Alke Wierth leistet Erste Hilfe beim U-Bahn-Fahren: Eigentlich gar nicht so schlimm
Ich fahre nicht mehr oft mit meiner Tochter U-Bahn, sie ist 20 und geht ihre eigenen Wege. Als wir kürzlich doch einmal gemeinsam nach Hause fuhren, brach in der U-Bahn ein Mann zusammen. Ein Mann wie Sie und ich, vielleicht Mitte 50, er hätte tatsächlich gut taz-Leser oder -Kollege sein können. Er klappte vornüber, die Augen verdreht, das Gesicht verzerrt, wächsern-gelblich seine Hautfarbe, die überwiegend jungen Leute in dem vollen U-Bahn-Wagen machten höflich Platz. Ein Fahrgast, auch jenseits der 50, half mir, den Bewusstlosen an der nächsten Station aus dem Wagen zu schleppen. Meine Tochter telefonierte derweil mit dem Notruf, mit Hilfe aus dem Handy brachten wir den Mann in die Seitenlage. Als die Sanitäter und eine Notärztin kamen, bedankten sie sich für unsere Hilfe: Das sei nicht selbstverständlich.
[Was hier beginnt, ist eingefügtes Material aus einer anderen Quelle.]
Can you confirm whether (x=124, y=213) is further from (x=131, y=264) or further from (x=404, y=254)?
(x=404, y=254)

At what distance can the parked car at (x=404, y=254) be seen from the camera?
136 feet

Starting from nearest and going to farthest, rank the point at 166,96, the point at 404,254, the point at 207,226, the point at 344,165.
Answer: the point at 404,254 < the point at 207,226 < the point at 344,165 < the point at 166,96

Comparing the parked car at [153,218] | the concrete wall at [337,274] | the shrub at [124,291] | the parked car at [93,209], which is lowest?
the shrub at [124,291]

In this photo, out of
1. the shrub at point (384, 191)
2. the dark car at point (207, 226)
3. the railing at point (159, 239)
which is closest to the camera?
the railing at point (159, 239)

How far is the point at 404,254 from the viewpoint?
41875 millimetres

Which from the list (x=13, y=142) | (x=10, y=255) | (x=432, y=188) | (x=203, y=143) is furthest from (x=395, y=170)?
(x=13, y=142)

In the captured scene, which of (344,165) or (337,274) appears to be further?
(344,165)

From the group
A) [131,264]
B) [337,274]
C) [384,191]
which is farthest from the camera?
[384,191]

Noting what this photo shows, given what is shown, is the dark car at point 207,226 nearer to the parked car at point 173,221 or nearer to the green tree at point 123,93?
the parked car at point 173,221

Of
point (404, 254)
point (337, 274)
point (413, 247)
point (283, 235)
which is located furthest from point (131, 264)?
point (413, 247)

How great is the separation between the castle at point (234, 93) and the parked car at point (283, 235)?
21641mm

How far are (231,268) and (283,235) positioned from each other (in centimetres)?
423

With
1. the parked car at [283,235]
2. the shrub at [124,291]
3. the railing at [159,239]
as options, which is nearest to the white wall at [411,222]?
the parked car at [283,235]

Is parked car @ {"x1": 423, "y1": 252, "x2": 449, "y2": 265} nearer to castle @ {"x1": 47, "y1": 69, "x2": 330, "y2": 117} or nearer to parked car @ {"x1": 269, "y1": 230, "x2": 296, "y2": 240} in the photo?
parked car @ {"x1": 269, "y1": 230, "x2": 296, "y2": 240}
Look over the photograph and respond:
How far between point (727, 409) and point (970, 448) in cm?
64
Als sie den Zusammengebrochenen abtransportierten, sagte meine Tochter: „Tja, U-Bahn fahren in Berlin …“
Ach, Berlin sei eigentlich gar nicht so schlimm, sagte der andere Fahrgast, der geholfen hatte. Vielleicht hielt er uns für Touristinnen und wollte uns Ängste nehmen. Ich dachte daran, wie verschieden man Realität, abhängig von Geschlecht und Alter und auch Herkunft, wahrnehmen kann.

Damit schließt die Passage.